**CONSIGNES DE L'EXERCICE:**
• A. Recopiez fidèlement le passage de la présentation du recueil Tous mes amis qui commence par "Une journée de" et se termine par "autres bonnes nouvelles.".
• B. D'après la présentation du recueil Tous mes amis, où Eve Brulard est-elle abandonnée ?

**TEXTE EXTRAIT:**
════════

Marie NDiaye
Tous mes amis
2004
176 pages
ISBN : 9782707318596
13.20 €
35 exemplaires numérotés sur Vergé des papeteries de Vizille
Ce volume comporte cinq nouvelles écrites au cours des deux dernières années.
Dans Tous mes amis , un professeur tâche de comprendre pourquoi son ancienne élève a usé d'une telle volonté pour oublier l'enseignement qu'il lui a dispensé avec ardeur, et pour oublier, même, qu'il a été professeur.
La Mort de Claude François raconte les retrouvailles de deux amies d'enfance, l'une restée d'une fidélité absolue à la mémoire du chanteur adoré, l'autre au souvenir de la beauté de son amie.
Dans Les Garçons , un jeune homme sans qualités particulières essaye malgré tout de se vendre à n'importe quelle femme de la ville qui voudra de lui, comme cela s'est déjà fait dans le voisinage.
Une journée de Brulard est certainement la plus terrible journée dans la vie d'Eve Brulard, abandonnée sur les rives d'un lac enchanteur et poursuivie par des visions d'elle-même en jeune fille intransigeante.
Révélation , ou comment une femme qui entreprend de se débarrasser de son fils au cerveau fêlé comprend à quel point il lui manquera.
Jean-Baptiste HARANG, Libération, jeudi 12 février 2004
Notre sorcière bien-aimée : Rencontre avec Marie NDiaye autour d' une pièce de théâtre et autres bonnes nouvelles.

════════

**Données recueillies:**
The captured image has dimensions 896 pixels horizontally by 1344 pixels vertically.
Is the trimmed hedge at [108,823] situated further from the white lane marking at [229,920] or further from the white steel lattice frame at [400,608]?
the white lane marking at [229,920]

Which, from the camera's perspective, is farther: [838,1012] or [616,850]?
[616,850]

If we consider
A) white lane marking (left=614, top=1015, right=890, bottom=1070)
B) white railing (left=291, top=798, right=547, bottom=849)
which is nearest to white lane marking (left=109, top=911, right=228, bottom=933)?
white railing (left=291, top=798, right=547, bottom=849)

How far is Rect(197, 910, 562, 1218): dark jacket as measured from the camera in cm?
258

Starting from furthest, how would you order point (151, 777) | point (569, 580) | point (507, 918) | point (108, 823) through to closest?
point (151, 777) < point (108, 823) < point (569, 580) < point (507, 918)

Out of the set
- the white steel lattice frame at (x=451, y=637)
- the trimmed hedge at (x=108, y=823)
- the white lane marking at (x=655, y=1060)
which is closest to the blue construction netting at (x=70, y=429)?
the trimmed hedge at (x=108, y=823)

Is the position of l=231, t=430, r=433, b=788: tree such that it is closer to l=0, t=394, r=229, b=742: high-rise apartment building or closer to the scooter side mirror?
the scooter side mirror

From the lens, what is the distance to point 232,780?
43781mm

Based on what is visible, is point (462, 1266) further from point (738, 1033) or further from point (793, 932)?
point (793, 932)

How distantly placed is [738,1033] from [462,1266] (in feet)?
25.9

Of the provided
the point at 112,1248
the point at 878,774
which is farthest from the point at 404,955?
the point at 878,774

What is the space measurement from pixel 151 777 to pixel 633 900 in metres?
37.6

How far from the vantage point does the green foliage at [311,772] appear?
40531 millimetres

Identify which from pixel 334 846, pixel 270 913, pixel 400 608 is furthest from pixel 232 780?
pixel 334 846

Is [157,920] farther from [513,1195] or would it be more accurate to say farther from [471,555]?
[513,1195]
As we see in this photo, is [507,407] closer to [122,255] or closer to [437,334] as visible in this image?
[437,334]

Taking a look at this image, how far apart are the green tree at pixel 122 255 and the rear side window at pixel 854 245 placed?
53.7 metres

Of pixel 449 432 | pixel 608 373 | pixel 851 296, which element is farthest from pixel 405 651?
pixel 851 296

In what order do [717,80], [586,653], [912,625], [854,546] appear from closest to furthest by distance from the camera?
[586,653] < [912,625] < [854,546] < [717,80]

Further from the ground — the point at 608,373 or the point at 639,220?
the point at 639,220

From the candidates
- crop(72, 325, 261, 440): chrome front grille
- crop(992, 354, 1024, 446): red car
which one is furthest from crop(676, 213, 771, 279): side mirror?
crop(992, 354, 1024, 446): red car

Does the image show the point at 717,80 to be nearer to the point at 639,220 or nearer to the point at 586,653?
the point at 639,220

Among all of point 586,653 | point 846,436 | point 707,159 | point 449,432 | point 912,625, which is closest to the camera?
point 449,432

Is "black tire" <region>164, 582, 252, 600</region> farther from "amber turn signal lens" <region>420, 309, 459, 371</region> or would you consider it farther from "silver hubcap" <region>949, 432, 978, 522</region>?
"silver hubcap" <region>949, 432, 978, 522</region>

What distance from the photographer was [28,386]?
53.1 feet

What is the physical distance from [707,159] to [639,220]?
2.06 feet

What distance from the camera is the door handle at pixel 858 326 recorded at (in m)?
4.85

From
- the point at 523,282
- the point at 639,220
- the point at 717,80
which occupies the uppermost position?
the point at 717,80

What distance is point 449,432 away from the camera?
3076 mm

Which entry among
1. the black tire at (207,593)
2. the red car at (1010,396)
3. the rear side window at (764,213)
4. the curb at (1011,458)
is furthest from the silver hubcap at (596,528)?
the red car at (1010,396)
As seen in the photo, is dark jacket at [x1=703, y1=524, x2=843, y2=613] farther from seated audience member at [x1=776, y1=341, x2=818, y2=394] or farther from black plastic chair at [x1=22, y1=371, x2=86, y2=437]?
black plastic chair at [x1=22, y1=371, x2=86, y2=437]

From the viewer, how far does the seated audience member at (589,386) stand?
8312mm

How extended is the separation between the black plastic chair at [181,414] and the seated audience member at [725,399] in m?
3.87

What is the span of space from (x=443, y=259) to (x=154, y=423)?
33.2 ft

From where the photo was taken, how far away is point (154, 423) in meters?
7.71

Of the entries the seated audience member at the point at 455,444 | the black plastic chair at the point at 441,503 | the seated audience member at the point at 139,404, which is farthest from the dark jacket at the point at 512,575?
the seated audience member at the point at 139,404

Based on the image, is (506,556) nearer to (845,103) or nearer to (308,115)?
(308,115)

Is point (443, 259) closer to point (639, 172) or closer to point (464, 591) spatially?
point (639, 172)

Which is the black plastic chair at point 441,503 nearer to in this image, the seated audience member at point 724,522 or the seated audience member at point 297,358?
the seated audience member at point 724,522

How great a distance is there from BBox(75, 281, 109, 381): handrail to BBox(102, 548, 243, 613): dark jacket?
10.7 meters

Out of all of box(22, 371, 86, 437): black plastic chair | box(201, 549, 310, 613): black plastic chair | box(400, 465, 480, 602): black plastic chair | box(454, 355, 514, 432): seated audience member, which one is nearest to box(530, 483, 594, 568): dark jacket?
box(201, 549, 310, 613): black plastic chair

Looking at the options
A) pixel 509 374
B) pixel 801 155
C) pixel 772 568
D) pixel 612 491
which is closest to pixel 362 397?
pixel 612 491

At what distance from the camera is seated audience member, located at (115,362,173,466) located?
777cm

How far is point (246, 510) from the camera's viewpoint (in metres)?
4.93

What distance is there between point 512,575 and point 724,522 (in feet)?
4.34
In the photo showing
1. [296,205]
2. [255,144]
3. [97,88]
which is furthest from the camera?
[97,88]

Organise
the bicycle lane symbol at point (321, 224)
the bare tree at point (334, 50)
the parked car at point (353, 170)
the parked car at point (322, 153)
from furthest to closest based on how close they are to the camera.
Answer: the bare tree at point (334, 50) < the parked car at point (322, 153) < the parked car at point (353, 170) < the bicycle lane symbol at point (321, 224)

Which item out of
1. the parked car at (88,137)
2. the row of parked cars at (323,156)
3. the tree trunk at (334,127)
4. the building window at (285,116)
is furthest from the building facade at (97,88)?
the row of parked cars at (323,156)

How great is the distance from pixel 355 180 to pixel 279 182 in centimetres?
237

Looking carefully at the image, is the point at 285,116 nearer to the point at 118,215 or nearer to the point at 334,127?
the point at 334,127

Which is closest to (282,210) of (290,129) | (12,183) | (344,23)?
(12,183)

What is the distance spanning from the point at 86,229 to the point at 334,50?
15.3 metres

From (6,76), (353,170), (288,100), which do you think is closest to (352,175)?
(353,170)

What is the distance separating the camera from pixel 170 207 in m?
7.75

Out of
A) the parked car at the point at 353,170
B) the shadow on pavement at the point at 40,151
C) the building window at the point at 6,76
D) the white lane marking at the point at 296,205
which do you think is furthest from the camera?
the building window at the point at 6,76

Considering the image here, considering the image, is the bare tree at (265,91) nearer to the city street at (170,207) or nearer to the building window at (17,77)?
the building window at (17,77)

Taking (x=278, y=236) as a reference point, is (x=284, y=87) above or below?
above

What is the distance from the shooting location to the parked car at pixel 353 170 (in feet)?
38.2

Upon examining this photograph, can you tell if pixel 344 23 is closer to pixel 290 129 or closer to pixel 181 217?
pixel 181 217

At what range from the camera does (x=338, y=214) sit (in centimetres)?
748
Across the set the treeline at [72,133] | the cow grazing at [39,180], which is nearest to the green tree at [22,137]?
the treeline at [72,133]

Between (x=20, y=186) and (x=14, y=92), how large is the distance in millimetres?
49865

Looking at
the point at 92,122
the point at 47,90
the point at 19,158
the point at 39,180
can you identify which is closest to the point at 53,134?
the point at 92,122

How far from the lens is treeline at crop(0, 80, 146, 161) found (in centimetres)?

════════

**SOLUTIONS DES PROBLÈMES:**
• A.
Une journée de Brulard est certainement la plus terrible journée dans la vie d'Eve Brulard, abandonnée sur les rives d'un lac enchanteur et poursuivie par des visions d'elle-même en jeune fille intransigeante.
Révélation , ou comment une femme qui entreprend de se débarrasser de son fils au cerveau fêlé comprend à quel point il lui manquera.
Jean-Baptiste HARANG, Libération, jeudi 12 février 2004
Notre sorcière bien-aimée : Rencontre avec Marie NDiaye autour d' une pièce de théâtre et autres bonnes nouvelles.

• B. Sur les rives d'un lac enchanteur.